『黒い絵』 原田マハ

講談社(2023)

「誰の作品なんだろう…なんだか宇宙人みたい」と、あまり深く考えずに手にした原田マハさんのこの本。調べてみたところ、カバーの装画は画家・彫刻家である加藤泉さんの作品でした。まるで自分の裏側をじっと見られているような気持ちになります。

6つの短編で構成された『黒い絵』は、人間の心の奥底に潜む暗い感情(嫉妬、妬み、憎悪など)がねっとりとアートに絡みつき、読者を深い沼へと誘います。特に「オフィーリア」を題材にした物語では、その深淵に引き込まれるような感覚を覚えました。

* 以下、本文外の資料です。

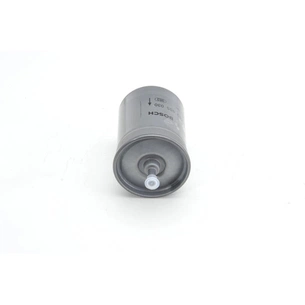 Фільтр паливний Bosch 0 450 905 030 зображення 1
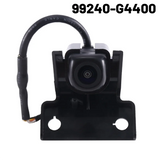 New Rear View Camera Reverse Camera Parking Assist Backup Camera For Hyundai KIA 99240-G4400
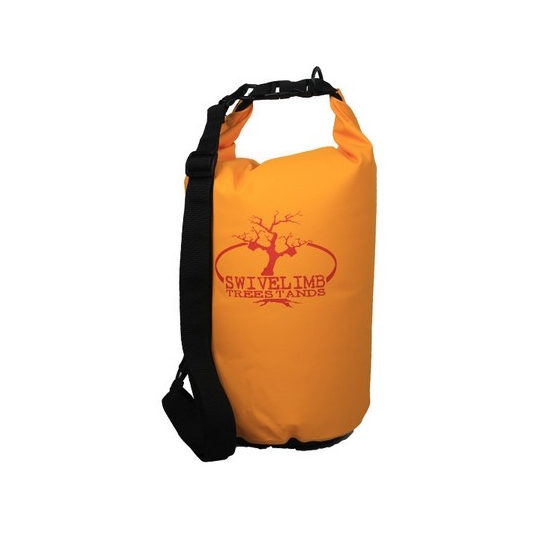 Waterproof Weapons Dry Bags For Fishing Touring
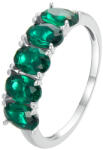 BeSpecial Inel argint Elegance (IZT0308_182)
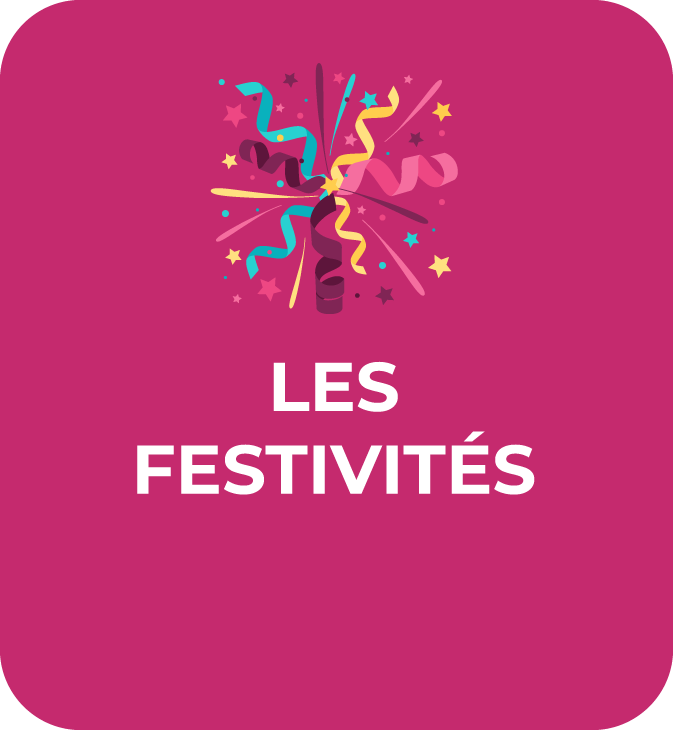 Communauté-de-Communes-Chabris-Pays-de-Bazelle-pictogramme-Les-festivites-survol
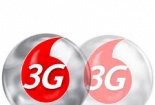 Nhà mạng ưu ái gói cước 3G cho dịch vụ vận tải 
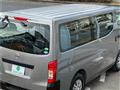 2014 Nissan NV350 Caravan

ミレーの『オフィーリア』は、なぜか「死」を美しいものと感じさせる作品であり(個人的な感想ですが)、本書を読んで、これまで上辺だけの美しさに囚われていたことに気づかされました。この物語では、画家がこれ以上ないほど美しい“溺死の瞬間”を切り取っていたのです。

原田マハさんのこれまでの作品とは異なる雰囲気を持つこの一冊は、賛否両論を呼ぶかもしれませんが、個人的には非常に心に残る作品のひとつとなりました。彼女の新たな一面を垣間見ることができる作品です。